Kids are encouraged to take it all in through the senses. But it’s a different experience when most of the students are deaf or hard of hearing.
“I think it is fascinating to look around and understand more about the art,” signs 12-year-old Lauren Santiago. “It really makes me want to express myself deeply. It goes right to my heart.”
Santiago actually just won a statewide art award for one of the pieces she created with Strokes of Genius. Through the program, students get to savor the artwork, focusing on what it looks like and how it makes them feel.
“I like looking at the pictures. The things are so beautifully made,” signs student Nathan Negron. “And now I am using it to make my own comic book.”
After they look at the art, they create art, shaping their ideas with clay, and showcasing dreams through mosaics or even peek boxes.
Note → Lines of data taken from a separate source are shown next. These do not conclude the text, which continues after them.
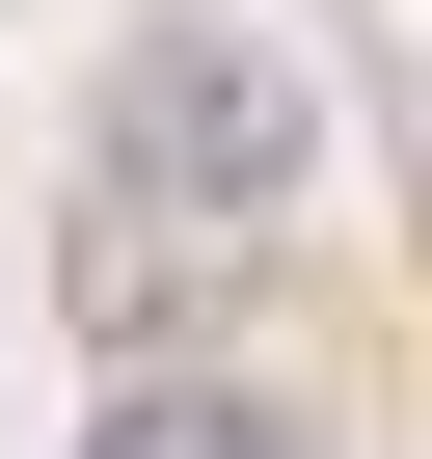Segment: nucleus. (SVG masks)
I'll list each match as a JSON object with an SVG mask.
<instances>
[{
	"mask_svg": "<svg viewBox=\"0 0 432 459\" xmlns=\"http://www.w3.org/2000/svg\"><path fill=\"white\" fill-rule=\"evenodd\" d=\"M324 162V82L244 28V0H189V28L108 55V216H162V244H271Z\"/></svg>",
	"mask_w": 432,
	"mask_h": 459,
	"instance_id": "nucleus-1",
	"label": "nucleus"
},
{
	"mask_svg": "<svg viewBox=\"0 0 432 459\" xmlns=\"http://www.w3.org/2000/svg\"><path fill=\"white\" fill-rule=\"evenodd\" d=\"M82 459H271V405H244V378H135Z\"/></svg>",
	"mask_w": 432,
	"mask_h": 459,
	"instance_id": "nucleus-2",
	"label": "nucleus"
}]
</instances>
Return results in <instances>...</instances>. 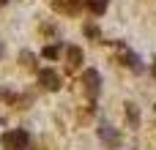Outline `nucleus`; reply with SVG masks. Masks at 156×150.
Listing matches in <instances>:
<instances>
[{
    "mask_svg": "<svg viewBox=\"0 0 156 150\" xmlns=\"http://www.w3.org/2000/svg\"><path fill=\"white\" fill-rule=\"evenodd\" d=\"M27 145H30V134L25 128H14V131H8L3 137V148L5 150H25Z\"/></svg>",
    "mask_w": 156,
    "mask_h": 150,
    "instance_id": "f257e3e1",
    "label": "nucleus"
},
{
    "mask_svg": "<svg viewBox=\"0 0 156 150\" xmlns=\"http://www.w3.org/2000/svg\"><path fill=\"white\" fill-rule=\"evenodd\" d=\"M82 87H85L88 98H99V93H101V77H99L96 68H88L82 74Z\"/></svg>",
    "mask_w": 156,
    "mask_h": 150,
    "instance_id": "f03ea898",
    "label": "nucleus"
},
{
    "mask_svg": "<svg viewBox=\"0 0 156 150\" xmlns=\"http://www.w3.org/2000/svg\"><path fill=\"white\" fill-rule=\"evenodd\" d=\"M38 85L44 90H60V74L52 68H41L38 71Z\"/></svg>",
    "mask_w": 156,
    "mask_h": 150,
    "instance_id": "7ed1b4c3",
    "label": "nucleus"
},
{
    "mask_svg": "<svg viewBox=\"0 0 156 150\" xmlns=\"http://www.w3.org/2000/svg\"><path fill=\"white\" fill-rule=\"evenodd\" d=\"M99 137H101V142L107 145V148H118L121 145V134H118V128H112V126H99Z\"/></svg>",
    "mask_w": 156,
    "mask_h": 150,
    "instance_id": "20e7f679",
    "label": "nucleus"
},
{
    "mask_svg": "<svg viewBox=\"0 0 156 150\" xmlns=\"http://www.w3.org/2000/svg\"><path fill=\"white\" fill-rule=\"evenodd\" d=\"M52 5L63 14H80V8L85 5L82 0H52Z\"/></svg>",
    "mask_w": 156,
    "mask_h": 150,
    "instance_id": "39448f33",
    "label": "nucleus"
},
{
    "mask_svg": "<svg viewBox=\"0 0 156 150\" xmlns=\"http://www.w3.org/2000/svg\"><path fill=\"white\" fill-rule=\"evenodd\" d=\"M121 60H123V63H126L132 71H143V60H140L134 52H129L126 46H121Z\"/></svg>",
    "mask_w": 156,
    "mask_h": 150,
    "instance_id": "423d86ee",
    "label": "nucleus"
},
{
    "mask_svg": "<svg viewBox=\"0 0 156 150\" xmlns=\"http://www.w3.org/2000/svg\"><path fill=\"white\" fill-rule=\"evenodd\" d=\"M80 66H82V49L80 46H69V66H66V71L74 74Z\"/></svg>",
    "mask_w": 156,
    "mask_h": 150,
    "instance_id": "0eeeda50",
    "label": "nucleus"
},
{
    "mask_svg": "<svg viewBox=\"0 0 156 150\" xmlns=\"http://www.w3.org/2000/svg\"><path fill=\"white\" fill-rule=\"evenodd\" d=\"M126 118H129V126L132 128H140V109H137V104L126 101Z\"/></svg>",
    "mask_w": 156,
    "mask_h": 150,
    "instance_id": "6e6552de",
    "label": "nucleus"
},
{
    "mask_svg": "<svg viewBox=\"0 0 156 150\" xmlns=\"http://www.w3.org/2000/svg\"><path fill=\"white\" fill-rule=\"evenodd\" d=\"M82 3H85L88 11H93V14H104L107 5H110V0H82Z\"/></svg>",
    "mask_w": 156,
    "mask_h": 150,
    "instance_id": "1a4fd4ad",
    "label": "nucleus"
},
{
    "mask_svg": "<svg viewBox=\"0 0 156 150\" xmlns=\"http://www.w3.org/2000/svg\"><path fill=\"white\" fill-rule=\"evenodd\" d=\"M19 66L33 68V66H36V55H33V52H27V49H22V52H19Z\"/></svg>",
    "mask_w": 156,
    "mask_h": 150,
    "instance_id": "9d476101",
    "label": "nucleus"
},
{
    "mask_svg": "<svg viewBox=\"0 0 156 150\" xmlns=\"http://www.w3.org/2000/svg\"><path fill=\"white\" fill-rule=\"evenodd\" d=\"M82 30H85V36H88V38H93V41H96V38L101 36L99 25H93V22H85V27H82Z\"/></svg>",
    "mask_w": 156,
    "mask_h": 150,
    "instance_id": "9b49d317",
    "label": "nucleus"
},
{
    "mask_svg": "<svg viewBox=\"0 0 156 150\" xmlns=\"http://www.w3.org/2000/svg\"><path fill=\"white\" fill-rule=\"evenodd\" d=\"M47 60H55L58 55H60V44H49V46H44V52H41Z\"/></svg>",
    "mask_w": 156,
    "mask_h": 150,
    "instance_id": "f8f14e48",
    "label": "nucleus"
},
{
    "mask_svg": "<svg viewBox=\"0 0 156 150\" xmlns=\"http://www.w3.org/2000/svg\"><path fill=\"white\" fill-rule=\"evenodd\" d=\"M151 71H154V79H156V60H154V68H151Z\"/></svg>",
    "mask_w": 156,
    "mask_h": 150,
    "instance_id": "ddd939ff",
    "label": "nucleus"
},
{
    "mask_svg": "<svg viewBox=\"0 0 156 150\" xmlns=\"http://www.w3.org/2000/svg\"><path fill=\"white\" fill-rule=\"evenodd\" d=\"M0 57H3V41H0Z\"/></svg>",
    "mask_w": 156,
    "mask_h": 150,
    "instance_id": "4468645a",
    "label": "nucleus"
},
{
    "mask_svg": "<svg viewBox=\"0 0 156 150\" xmlns=\"http://www.w3.org/2000/svg\"><path fill=\"white\" fill-rule=\"evenodd\" d=\"M25 150H33V145H27V148H25Z\"/></svg>",
    "mask_w": 156,
    "mask_h": 150,
    "instance_id": "2eb2a0df",
    "label": "nucleus"
}]
</instances>
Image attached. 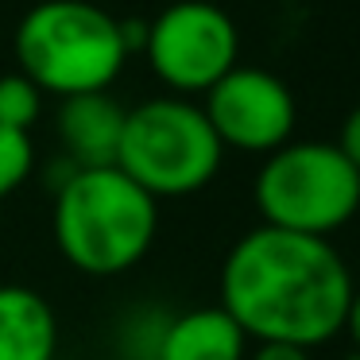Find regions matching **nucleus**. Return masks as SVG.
I'll return each mask as SVG.
<instances>
[{"instance_id":"obj_1","label":"nucleus","mask_w":360,"mask_h":360,"mask_svg":"<svg viewBox=\"0 0 360 360\" xmlns=\"http://www.w3.org/2000/svg\"><path fill=\"white\" fill-rule=\"evenodd\" d=\"M352 271L326 236L248 229L221 264V310L256 345L318 349L345 333Z\"/></svg>"},{"instance_id":"obj_2","label":"nucleus","mask_w":360,"mask_h":360,"mask_svg":"<svg viewBox=\"0 0 360 360\" xmlns=\"http://www.w3.org/2000/svg\"><path fill=\"white\" fill-rule=\"evenodd\" d=\"M51 233L63 259L82 275L112 279L151 252L159 202L120 167H74L55 186Z\"/></svg>"},{"instance_id":"obj_3","label":"nucleus","mask_w":360,"mask_h":360,"mask_svg":"<svg viewBox=\"0 0 360 360\" xmlns=\"http://www.w3.org/2000/svg\"><path fill=\"white\" fill-rule=\"evenodd\" d=\"M128 55L124 20L89 0H43L16 27L20 74L32 78L39 94H109Z\"/></svg>"},{"instance_id":"obj_4","label":"nucleus","mask_w":360,"mask_h":360,"mask_svg":"<svg viewBox=\"0 0 360 360\" xmlns=\"http://www.w3.org/2000/svg\"><path fill=\"white\" fill-rule=\"evenodd\" d=\"M225 163L217 132L202 105L190 97H148L124 112V132L112 167L128 174L151 198H186L205 190Z\"/></svg>"},{"instance_id":"obj_5","label":"nucleus","mask_w":360,"mask_h":360,"mask_svg":"<svg viewBox=\"0 0 360 360\" xmlns=\"http://www.w3.org/2000/svg\"><path fill=\"white\" fill-rule=\"evenodd\" d=\"M252 198L264 225L329 240L360 217V171L329 140H287L264 155Z\"/></svg>"},{"instance_id":"obj_6","label":"nucleus","mask_w":360,"mask_h":360,"mask_svg":"<svg viewBox=\"0 0 360 360\" xmlns=\"http://www.w3.org/2000/svg\"><path fill=\"white\" fill-rule=\"evenodd\" d=\"M143 58L174 97L210 94L240 58V32L233 16L210 0H179L148 20Z\"/></svg>"},{"instance_id":"obj_7","label":"nucleus","mask_w":360,"mask_h":360,"mask_svg":"<svg viewBox=\"0 0 360 360\" xmlns=\"http://www.w3.org/2000/svg\"><path fill=\"white\" fill-rule=\"evenodd\" d=\"M202 112L221 148L244 155H271L295 136L298 124V105L287 82L271 70L240 63L205 94Z\"/></svg>"},{"instance_id":"obj_8","label":"nucleus","mask_w":360,"mask_h":360,"mask_svg":"<svg viewBox=\"0 0 360 360\" xmlns=\"http://www.w3.org/2000/svg\"><path fill=\"white\" fill-rule=\"evenodd\" d=\"M124 105L112 94L63 97L55 112V136L70 167H109L124 132Z\"/></svg>"},{"instance_id":"obj_9","label":"nucleus","mask_w":360,"mask_h":360,"mask_svg":"<svg viewBox=\"0 0 360 360\" xmlns=\"http://www.w3.org/2000/svg\"><path fill=\"white\" fill-rule=\"evenodd\" d=\"M58 318L32 287H0V360H55Z\"/></svg>"},{"instance_id":"obj_10","label":"nucleus","mask_w":360,"mask_h":360,"mask_svg":"<svg viewBox=\"0 0 360 360\" xmlns=\"http://www.w3.org/2000/svg\"><path fill=\"white\" fill-rule=\"evenodd\" d=\"M155 360H248V337L221 306L171 314Z\"/></svg>"},{"instance_id":"obj_11","label":"nucleus","mask_w":360,"mask_h":360,"mask_svg":"<svg viewBox=\"0 0 360 360\" xmlns=\"http://www.w3.org/2000/svg\"><path fill=\"white\" fill-rule=\"evenodd\" d=\"M43 112V94L32 78L24 74H4L0 78V128L8 132H32V124Z\"/></svg>"},{"instance_id":"obj_12","label":"nucleus","mask_w":360,"mask_h":360,"mask_svg":"<svg viewBox=\"0 0 360 360\" xmlns=\"http://www.w3.org/2000/svg\"><path fill=\"white\" fill-rule=\"evenodd\" d=\"M167 318L171 314L163 310H136L124 318L120 326V337H117V349H120V360H155L159 356V341H163V329H167Z\"/></svg>"},{"instance_id":"obj_13","label":"nucleus","mask_w":360,"mask_h":360,"mask_svg":"<svg viewBox=\"0 0 360 360\" xmlns=\"http://www.w3.org/2000/svg\"><path fill=\"white\" fill-rule=\"evenodd\" d=\"M32 167H35V143H32V136L0 128V202H4V198H12L27 179H32Z\"/></svg>"},{"instance_id":"obj_14","label":"nucleus","mask_w":360,"mask_h":360,"mask_svg":"<svg viewBox=\"0 0 360 360\" xmlns=\"http://www.w3.org/2000/svg\"><path fill=\"white\" fill-rule=\"evenodd\" d=\"M333 143L345 151V159L360 171V105H352V109H349V117L341 120V132H337Z\"/></svg>"},{"instance_id":"obj_15","label":"nucleus","mask_w":360,"mask_h":360,"mask_svg":"<svg viewBox=\"0 0 360 360\" xmlns=\"http://www.w3.org/2000/svg\"><path fill=\"white\" fill-rule=\"evenodd\" d=\"M248 360H310V349H298V345H275V341H264L256 345Z\"/></svg>"},{"instance_id":"obj_16","label":"nucleus","mask_w":360,"mask_h":360,"mask_svg":"<svg viewBox=\"0 0 360 360\" xmlns=\"http://www.w3.org/2000/svg\"><path fill=\"white\" fill-rule=\"evenodd\" d=\"M345 333L352 337V345H356V356H360V287L352 290V302H349V314H345Z\"/></svg>"},{"instance_id":"obj_17","label":"nucleus","mask_w":360,"mask_h":360,"mask_svg":"<svg viewBox=\"0 0 360 360\" xmlns=\"http://www.w3.org/2000/svg\"><path fill=\"white\" fill-rule=\"evenodd\" d=\"M352 360H360V356H352Z\"/></svg>"}]
</instances>
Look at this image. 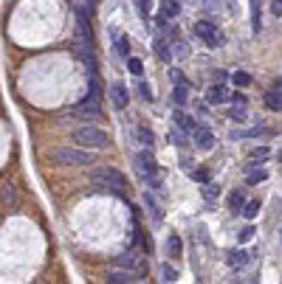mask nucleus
<instances>
[{
  "instance_id": "obj_1",
  "label": "nucleus",
  "mask_w": 282,
  "mask_h": 284,
  "mask_svg": "<svg viewBox=\"0 0 282 284\" xmlns=\"http://www.w3.org/2000/svg\"><path fill=\"white\" fill-rule=\"evenodd\" d=\"M135 163H138V175H141V180H144L153 192L164 194V183H161V177H158V163H155L153 149H141L138 158H135Z\"/></svg>"
},
{
  "instance_id": "obj_2",
  "label": "nucleus",
  "mask_w": 282,
  "mask_h": 284,
  "mask_svg": "<svg viewBox=\"0 0 282 284\" xmlns=\"http://www.w3.org/2000/svg\"><path fill=\"white\" fill-rule=\"evenodd\" d=\"M90 183L104 194H119L124 189V175L116 169H107V166H102V169H93L90 172Z\"/></svg>"
},
{
  "instance_id": "obj_3",
  "label": "nucleus",
  "mask_w": 282,
  "mask_h": 284,
  "mask_svg": "<svg viewBox=\"0 0 282 284\" xmlns=\"http://www.w3.org/2000/svg\"><path fill=\"white\" fill-rule=\"evenodd\" d=\"M74 144H79L82 149H104L110 144V138L99 127H79L74 130Z\"/></svg>"
},
{
  "instance_id": "obj_4",
  "label": "nucleus",
  "mask_w": 282,
  "mask_h": 284,
  "mask_svg": "<svg viewBox=\"0 0 282 284\" xmlns=\"http://www.w3.org/2000/svg\"><path fill=\"white\" fill-rule=\"evenodd\" d=\"M54 160L59 166H90L96 160V155L82 147H62L54 152Z\"/></svg>"
},
{
  "instance_id": "obj_5",
  "label": "nucleus",
  "mask_w": 282,
  "mask_h": 284,
  "mask_svg": "<svg viewBox=\"0 0 282 284\" xmlns=\"http://www.w3.org/2000/svg\"><path fill=\"white\" fill-rule=\"evenodd\" d=\"M74 23H77V37H79V48H85V51H93L90 48V23H88V14L82 12V9H74Z\"/></svg>"
},
{
  "instance_id": "obj_6",
  "label": "nucleus",
  "mask_w": 282,
  "mask_h": 284,
  "mask_svg": "<svg viewBox=\"0 0 282 284\" xmlns=\"http://www.w3.org/2000/svg\"><path fill=\"white\" fill-rule=\"evenodd\" d=\"M113 267L116 270H141L144 273V262L138 259V256H130V253H122V256H113Z\"/></svg>"
},
{
  "instance_id": "obj_7",
  "label": "nucleus",
  "mask_w": 282,
  "mask_h": 284,
  "mask_svg": "<svg viewBox=\"0 0 282 284\" xmlns=\"http://www.w3.org/2000/svg\"><path fill=\"white\" fill-rule=\"evenodd\" d=\"M110 102H113V107H116V110H124V107L130 104V96H127V87H124V85H119V82H116V85L110 87Z\"/></svg>"
},
{
  "instance_id": "obj_8",
  "label": "nucleus",
  "mask_w": 282,
  "mask_h": 284,
  "mask_svg": "<svg viewBox=\"0 0 282 284\" xmlns=\"http://www.w3.org/2000/svg\"><path fill=\"white\" fill-rule=\"evenodd\" d=\"M74 115H82V118H102V104L79 102L77 107H74Z\"/></svg>"
},
{
  "instance_id": "obj_9",
  "label": "nucleus",
  "mask_w": 282,
  "mask_h": 284,
  "mask_svg": "<svg viewBox=\"0 0 282 284\" xmlns=\"http://www.w3.org/2000/svg\"><path fill=\"white\" fill-rule=\"evenodd\" d=\"M195 31H198V37H201L206 45H217V43H220V40H217V28H214L212 23H198Z\"/></svg>"
},
{
  "instance_id": "obj_10",
  "label": "nucleus",
  "mask_w": 282,
  "mask_h": 284,
  "mask_svg": "<svg viewBox=\"0 0 282 284\" xmlns=\"http://www.w3.org/2000/svg\"><path fill=\"white\" fill-rule=\"evenodd\" d=\"M172 118H175V127H178L180 132H186V135H192V132L198 130L195 118H192V115H186L183 110H175V115H172Z\"/></svg>"
},
{
  "instance_id": "obj_11",
  "label": "nucleus",
  "mask_w": 282,
  "mask_h": 284,
  "mask_svg": "<svg viewBox=\"0 0 282 284\" xmlns=\"http://www.w3.org/2000/svg\"><path fill=\"white\" fill-rule=\"evenodd\" d=\"M280 87H282V82L277 79V82H274V87L265 93V107H268V110H277V113H280V107H282V93H280Z\"/></svg>"
},
{
  "instance_id": "obj_12",
  "label": "nucleus",
  "mask_w": 282,
  "mask_h": 284,
  "mask_svg": "<svg viewBox=\"0 0 282 284\" xmlns=\"http://www.w3.org/2000/svg\"><path fill=\"white\" fill-rule=\"evenodd\" d=\"M192 135H195V144H198L201 149H212V147H214V132H212V130H206V127H198Z\"/></svg>"
},
{
  "instance_id": "obj_13",
  "label": "nucleus",
  "mask_w": 282,
  "mask_h": 284,
  "mask_svg": "<svg viewBox=\"0 0 282 284\" xmlns=\"http://www.w3.org/2000/svg\"><path fill=\"white\" fill-rule=\"evenodd\" d=\"M206 102H209V104L229 102V90H226L223 85H212V87H206Z\"/></svg>"
},
{
  "instance_id": "obj_14",
  "label": "nucleus",
  "mask_w": 282,
  "mask_h": 284,
  "mask_svg": "<svg viewBox=\"0 0 282 284\" xmlns=\"http://www.w3.org/2000/svg\"><path fill=\"white\" fill-rule=\"evenodd\" d=\"M135 138H138V144H141L144 149L155 147V135H153V130H150V127H138V130H135Z\"/></svg>"
},
{
  "instance_id": "obj_15",
  "label": "nucleus",
  "mask_w": 282,
  "mask_h": 284,
  "mask_svg": "<svg viewBox=\"0 0 282 284\" xmlns=\"http://www.w3.org/2000/svg\"><path fill=\"white\" fill-rule=\"evenodd\" d=\"M262 6H259V0H251V28H254V34L262 31Z\"/></svg>"
},
{
  "instance_id": "obj_16",
  "label": "nucleus",
  "mask_w": 282,
  "mask_h": 284,
  "mask_svg": "<svg viewBox=\"0 0 282 284\" xmlns=\"http://www.w3.org/2000/svg\"><path fill=\"white\" fill-rule=\"evenodd\" d=\"M246 205V192L243 189H237L231 197H229V208H231V214H240V208Z\"/></svg>"
},
{
  "instance_id": "obj_17",
  "label": "nucleus",
  "mask_w": 282,
  "mask_h": 284,
  "mask_svg": "<svg viewBox=\"0 0 282 284\" xmlns=\"http://www.w3.org/2000/svg\"><path fill=\"white\" fill-rule=\"evenodd\" d=\"M107 284H133V273H127V270H110V276H107Z\"/></svg>"
},
{
  "instance_id": "obj_18",
  "label": "nucleus",
  "mask_w": 282,
  "mask_h": 284,
  "mask_svg": "<svg viewBox=\"0 0 282 284\" xmlns=\"http://www.w3.org/2000/svg\"><path fill=\"white\" fill-rule=\"evenodd\" d=\"M172 99H175V104H178V107H183V104H186V99H189V85H175Z\"/></svg>"
},
{
  "instance_id": "obj_19",
  "label": "nucleus",
  "mask_w": 282,
  "mask_h": 284,
  "mask_svg": "<svg viewBox=\"0 0 282 284\" xmlns=\"http://www.w3.org/2000/svg\"><path fill=\"white\" fill-rule=\"evenodd\" d=\"M155 54H158V59H164V62H169L172 59V51H169V43H164L161 37L155 40Z\"/></svg>"
},
{
  "instance_id": "obj_20",
  "label": "nucleus",
  "mask_w": 282,
  "mask_h": 284,
  "mask_svg": "<svg viewBox=\"0 0 282 284\" xmlns=\"http://www.w3.org/2000/svg\"><path fill=\"white\" fill-rule=\"evenodd\" d=\"M246 262H248V256L243 250H231V253H229V267H243Z\"/></svg>"
},
{
  "instance_id": "obj_21",
  "label": "nucleus",
  "mask_w": 282,
  "mask_h": 284,
  "mask_svg": "<svg viewBox=\"0 0 282 284\" xmlns=\"http://www.w3.org/2000/svg\"><path fill=\"white\" fill-rule=\"evenodd\" d=\"M257 211H259V200H248V203L240 208V214L248 217V219H254V217H257Z\"/></svg>"
},
{
  "instance_id": "obj_22",
  "label": "nucleus",
  "mask_w": 282,
  "mask_h": 284,
  "mask_svg": "<svg viewBox=\"0 0 282 284\" xmlns=\"http://www.w3.org/2000/svg\"><path fill=\"white\" fill-rule=\"evenodd\" d=\"M161 279H164L167 284H172L175 279H178V270H175L172 264H167V262H164V264H161Z\"/></svg>"
},
{
  "instance_id": "obj_23",
  "label": "nucleus",
  "mask_w": 282,
  "mask_h": 284,
  "mask_svg": "<svg viewBox=\"0 0 282 284\" xmlns=\"http://www.w3.org/2000/svg\"><path fill=\"white\" fill-rule=\"evenodd\" d=\"M231 82H234L237 87H248V85H251V76H248L246 70H234V73H231Z\"/></svg>"
},
{
  "instance_id": "obj_24",
  "label": "nucleus",
  "mask_w": 282,
  "mask_h": 284,
  "mask_svg": "<svg viewBox=\"0 0 282 284\" xmlns=\"http://www.w3.org/2000/svg\"><path fill=\"white\" fill-rule=\"evenodd\" d=\"M116 57H122V59L130 57V43H127V37H119V43H116Z\"/></svg>"
},
{
  "instance_id": "obj_25",
  "label": "nucleus",
  "mask_w": 282,
  "mask_h": 284,
  "mask_svg": "<svg viewBox=\"0 0 282 284\" xmlns=\"http://www.w3.org/2000/svg\"><path fill=\"white\" fill-rule=\"evenodd\" d=\"M138 96H141V102H153V90H150V85H147L144 79H141V76H138Z\"/></svg>"
},
{
  "instance_id": "obj_26",
  "label": "nucleus",
  "mask_w": 282,
  "mask_h": 284,
  "mask_svg": "<svg viewBox=\"0 0 282 284\" xmlns=\"http://www.w3.org/2000/svg\"><path fill=\"white\" fill-rule=\"evenodd\" d=\"M265 177H268V172H265V169H251L246 180H248V186H254V183H262Z\"/></svg>"
},
{
  "instance_id": "obj_27",
  "label": "nucleus",
  "mask_w": 282,
  "mask_h": 284,
  "mask_svg": "<svg viewBox=\"0 0 282 284\" xmlns=\"http://www.w3.org/2000/svg\"><path fill=\"white\" fill-rule=\"evenodd\" d=\"M265 135V130L262 127H254V130H243V132H234V138H259Z\"/></svg>"
},
{
  "instance_id": "obj_28",
  "label": "nucleus",
  "mask_w": 282,
  "mask_h": 284,
  "mask_svg": "<svg viewBox=\"0 0 282 284\" xmlns=\"http://www.w3.org/2000/svg\"><path fill=\"white\" fill-rule=\"evenodd\" d=\"M229 118H231L234 124H243V121H246V110H243V107H231V110H229Z\"/></svg>"
},
{
  "instance_id": "obj_29",
  "label": "nucleus",
  "mask_w": 282,
  "mask_h": 284,
  "mask_svg": "<svg viewBox=\"0 0 282 284\" xmlns=\"http://www.w3.org/2000/svg\"><path fill=\"white\" fill-rule=\"evenodd\" d=\"M229 102H234V107H246L248 99H246V93H231V96H229Z\"/></svg>"
},
{
  "instance_id": "obj_30",
  "label": "nucleus",
  "mask_w": 282,
  "mask_h": 284,
  "mask_svg": "<svg viewBox=\"0 0 282 284\" xmlns=\"http://www.w3.org/2000/svg\"><path fill=\"white\" fill-rule=\"evenodd\" d=\"M169 253H172L175 259L180 256V239L178 237H169Z\"/></svg>"
},
{
  "instance_id": "obj_31",
  "label": "nucleus",
  "mask_w": 282,
  "mask_h": 284,
  "mask_svg": "<svg viewBox=\"0 0 282 284\" xmlns=\"http://www.w3.org/2000/svg\"><path fill=\"white\" fill-rule=\"evenodd\" d=\"M127 68H130V73H135V76H138V73L144 70V65H141V59H127Z\"/></svg>"
},
{
  "instance_id": "obj_32",
  "label": "nucleus",
  "mask_w": 282,
  "mask_h": 284,
  "mask_svg": "<svg viewBox=\"0 0 282 284\" xmlns=\"http://www.w3.org/2000/svg\"><path fill=\"white\" fill-rule=\"evenodd\" d=\"M135 9H138L141 17H147V14H150V0H135Z\"/></svg>"
},
{
  "instance_id": "obj_33",
  "label": "nucleus",
  "mask_w": 282,
  "mask_h": 284,
  "mask_svg": "<svg viewBox=\"0 0 282 284\" xmlns=\"http://www.w3.org/2000/svg\"><path fill=\"white\" fill-rule=\"evenodd\" d=\"M169 51H175L178 57H186V54H189V45H186V43H175V45L169 48Z\"/></svg>"
},
{
  "instance_id": "obj_34",
  "label": "nucleus",
  "mask_w": 282,
  "mask_h": 284,
  "mask_svg": "<svg viewBox=\"0 0 282 284\" xmlns=\"http://www.w3.org/2000/svg\"><path fill=\"white\" fill-rule=\"evenodd\" d=\"M268 152H271L268 147H254V149H251V160H254V158H268Z\"/></svg>"
},
{
  "instance_id": "obj_35",
  "label": "nucleus",
  "mask_w": 282,
  "mask_h": 284,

“Essentially they were able to create a scenario from a dream so it was really intimate, a space where you kind of have to peek into,” says Peter Tush, curator of Education at the Dali Museum.
And for the students, that’s the most fun part – understanding the art as a way to better understand themselves.
“It’s so much fun because when the kids recreate it, you just say, ‘Oh my gosh, the process they went through to understand it,’ says Downing.
Everything about Strokes of Genius, from transportation to museum admission, is donated by foundations including Publix Super Market Charities, the Harper Family Foundation and the Community Foundation of Tampa Bay.